§ **To do**: Copy the records word for word, starting with the very first line and stopping after the line that contains "Vibrant, high-resolution shot", including that line.

══ Records

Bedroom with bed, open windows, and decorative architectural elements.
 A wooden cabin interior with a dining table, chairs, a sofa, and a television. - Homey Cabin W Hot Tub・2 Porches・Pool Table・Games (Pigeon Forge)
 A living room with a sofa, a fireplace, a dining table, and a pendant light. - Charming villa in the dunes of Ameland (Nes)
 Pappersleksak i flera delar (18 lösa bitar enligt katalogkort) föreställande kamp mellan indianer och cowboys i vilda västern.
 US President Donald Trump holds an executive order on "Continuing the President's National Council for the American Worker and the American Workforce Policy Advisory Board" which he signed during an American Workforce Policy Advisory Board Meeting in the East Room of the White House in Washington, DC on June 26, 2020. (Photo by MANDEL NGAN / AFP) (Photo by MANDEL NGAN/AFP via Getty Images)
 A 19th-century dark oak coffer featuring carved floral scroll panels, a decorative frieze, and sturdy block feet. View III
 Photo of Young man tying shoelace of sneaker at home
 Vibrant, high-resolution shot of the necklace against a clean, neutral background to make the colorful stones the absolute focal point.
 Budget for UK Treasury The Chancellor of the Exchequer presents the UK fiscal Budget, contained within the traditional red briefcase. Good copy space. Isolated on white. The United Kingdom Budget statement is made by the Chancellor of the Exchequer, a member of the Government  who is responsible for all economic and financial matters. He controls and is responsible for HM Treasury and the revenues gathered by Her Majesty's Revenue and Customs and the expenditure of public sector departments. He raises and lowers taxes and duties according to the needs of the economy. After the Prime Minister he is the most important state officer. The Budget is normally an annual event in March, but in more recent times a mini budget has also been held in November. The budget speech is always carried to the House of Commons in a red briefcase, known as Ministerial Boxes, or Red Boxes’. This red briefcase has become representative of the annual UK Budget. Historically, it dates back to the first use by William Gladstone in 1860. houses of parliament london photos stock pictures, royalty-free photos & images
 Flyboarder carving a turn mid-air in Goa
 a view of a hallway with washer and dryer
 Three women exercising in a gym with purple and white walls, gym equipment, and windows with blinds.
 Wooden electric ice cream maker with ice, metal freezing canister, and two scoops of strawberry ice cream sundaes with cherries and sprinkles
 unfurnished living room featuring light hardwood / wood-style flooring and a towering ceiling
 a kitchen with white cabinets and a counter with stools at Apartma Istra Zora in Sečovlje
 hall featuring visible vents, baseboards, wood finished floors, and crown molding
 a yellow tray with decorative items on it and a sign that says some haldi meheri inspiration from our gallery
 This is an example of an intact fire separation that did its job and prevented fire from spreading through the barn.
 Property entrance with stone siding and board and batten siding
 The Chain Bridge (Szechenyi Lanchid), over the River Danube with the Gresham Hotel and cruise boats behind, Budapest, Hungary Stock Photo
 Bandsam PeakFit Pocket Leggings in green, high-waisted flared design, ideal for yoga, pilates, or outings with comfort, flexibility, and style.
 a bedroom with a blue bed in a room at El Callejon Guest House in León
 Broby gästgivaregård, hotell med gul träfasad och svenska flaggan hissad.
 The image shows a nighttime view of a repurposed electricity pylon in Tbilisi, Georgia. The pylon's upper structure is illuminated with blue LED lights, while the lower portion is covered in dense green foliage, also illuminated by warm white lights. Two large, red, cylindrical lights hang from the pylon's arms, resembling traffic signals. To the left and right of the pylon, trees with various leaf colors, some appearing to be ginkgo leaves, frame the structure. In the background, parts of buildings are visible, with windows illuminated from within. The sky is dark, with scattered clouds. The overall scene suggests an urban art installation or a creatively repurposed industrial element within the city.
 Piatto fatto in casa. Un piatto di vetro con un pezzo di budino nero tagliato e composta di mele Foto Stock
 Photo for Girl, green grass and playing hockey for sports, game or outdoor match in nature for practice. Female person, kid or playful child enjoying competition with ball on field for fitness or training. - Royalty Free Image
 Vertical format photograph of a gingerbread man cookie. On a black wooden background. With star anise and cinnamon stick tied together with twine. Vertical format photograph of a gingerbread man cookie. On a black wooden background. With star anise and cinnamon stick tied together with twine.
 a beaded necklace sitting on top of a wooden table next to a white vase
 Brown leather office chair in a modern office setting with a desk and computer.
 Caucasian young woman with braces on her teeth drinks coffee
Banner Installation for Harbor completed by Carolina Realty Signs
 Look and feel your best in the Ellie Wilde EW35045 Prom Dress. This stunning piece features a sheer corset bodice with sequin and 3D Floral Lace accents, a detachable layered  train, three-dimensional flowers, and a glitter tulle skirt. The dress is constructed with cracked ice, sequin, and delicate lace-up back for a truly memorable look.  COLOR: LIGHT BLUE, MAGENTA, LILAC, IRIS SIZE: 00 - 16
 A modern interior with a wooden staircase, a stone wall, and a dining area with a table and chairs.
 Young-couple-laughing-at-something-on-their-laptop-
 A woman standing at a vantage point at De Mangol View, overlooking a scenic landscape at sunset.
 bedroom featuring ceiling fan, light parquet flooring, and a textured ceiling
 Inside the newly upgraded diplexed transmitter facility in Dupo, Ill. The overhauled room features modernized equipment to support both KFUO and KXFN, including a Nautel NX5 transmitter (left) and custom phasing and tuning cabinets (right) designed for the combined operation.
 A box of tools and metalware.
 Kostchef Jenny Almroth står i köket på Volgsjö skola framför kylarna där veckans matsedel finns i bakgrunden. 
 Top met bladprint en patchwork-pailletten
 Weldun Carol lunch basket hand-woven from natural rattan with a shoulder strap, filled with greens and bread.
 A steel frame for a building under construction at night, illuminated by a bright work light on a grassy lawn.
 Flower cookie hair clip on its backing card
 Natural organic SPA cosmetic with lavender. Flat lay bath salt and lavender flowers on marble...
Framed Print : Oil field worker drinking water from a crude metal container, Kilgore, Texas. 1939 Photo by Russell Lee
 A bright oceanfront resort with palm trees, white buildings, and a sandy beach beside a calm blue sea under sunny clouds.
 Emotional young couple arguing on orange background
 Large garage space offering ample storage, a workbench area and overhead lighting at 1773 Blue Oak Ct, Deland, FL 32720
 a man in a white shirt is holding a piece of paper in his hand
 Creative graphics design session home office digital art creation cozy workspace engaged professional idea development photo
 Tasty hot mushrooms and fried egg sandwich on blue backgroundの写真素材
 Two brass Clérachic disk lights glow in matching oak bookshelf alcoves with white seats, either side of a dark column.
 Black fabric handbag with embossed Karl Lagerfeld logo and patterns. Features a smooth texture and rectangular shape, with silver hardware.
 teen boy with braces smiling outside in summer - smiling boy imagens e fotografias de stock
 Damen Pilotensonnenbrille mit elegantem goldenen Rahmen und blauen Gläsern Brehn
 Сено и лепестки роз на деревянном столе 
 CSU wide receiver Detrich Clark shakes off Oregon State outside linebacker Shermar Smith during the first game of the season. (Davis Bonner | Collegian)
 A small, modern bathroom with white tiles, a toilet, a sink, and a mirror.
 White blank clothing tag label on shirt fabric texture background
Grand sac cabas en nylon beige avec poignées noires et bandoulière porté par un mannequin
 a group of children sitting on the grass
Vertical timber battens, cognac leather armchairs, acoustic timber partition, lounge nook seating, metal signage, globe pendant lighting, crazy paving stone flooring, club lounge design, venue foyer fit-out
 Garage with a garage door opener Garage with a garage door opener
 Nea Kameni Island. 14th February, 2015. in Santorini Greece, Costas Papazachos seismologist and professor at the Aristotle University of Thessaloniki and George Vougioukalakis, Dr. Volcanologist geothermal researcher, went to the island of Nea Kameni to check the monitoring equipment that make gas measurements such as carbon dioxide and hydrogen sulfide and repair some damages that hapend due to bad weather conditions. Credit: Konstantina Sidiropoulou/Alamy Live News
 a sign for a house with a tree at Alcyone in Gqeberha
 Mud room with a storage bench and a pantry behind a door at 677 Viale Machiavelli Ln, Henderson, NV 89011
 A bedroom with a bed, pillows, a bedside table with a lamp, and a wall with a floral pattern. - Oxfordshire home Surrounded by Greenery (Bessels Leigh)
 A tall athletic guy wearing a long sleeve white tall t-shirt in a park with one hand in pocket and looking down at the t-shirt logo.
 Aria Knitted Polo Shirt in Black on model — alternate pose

════

§ **The completed task**:
Bedroom with bed, open windows, and decorative architectural elements.
 A wooden cabin interior with a dining table, chairs, a sofa, and a television. - Homey Cabin W Hot Tub・2 Porches・Pool Table・Games (Pigeon Forge)
 A living room with a sofa, a fireplace, a dining table, and a pendant light. - Charming villa in the dunes of Ameland (Nes)
 Pappersleksak i flera delar (18 lösa bitar enligt katalogkort) föreställande kamp mellan indianer och cowboys i vilda västern.
 US President Donald Trump holds an executive order on "Continuing the President's National Council for the American Worker and the American Workforce Policy Advisory Board" which he signed during an American Workforce Policy Advisory Board Meeting in the East Room of the White House in Washington, DC on June 26, 2020. (Photo by MANDEL NGAN / AFP) (Photo by MANDEL NGAN/AFP via Getty Images)
 A 19th-century dark oak coffer featuring carved floral scroll panels, a decorative frieze, and sturdy block feet. View III
 Photo of Young man tying shoelace of sneaker at home
 Vibrant, high-resolution shot of the necklace against a clean, neutral background to make the colorful stones the absolute focal point.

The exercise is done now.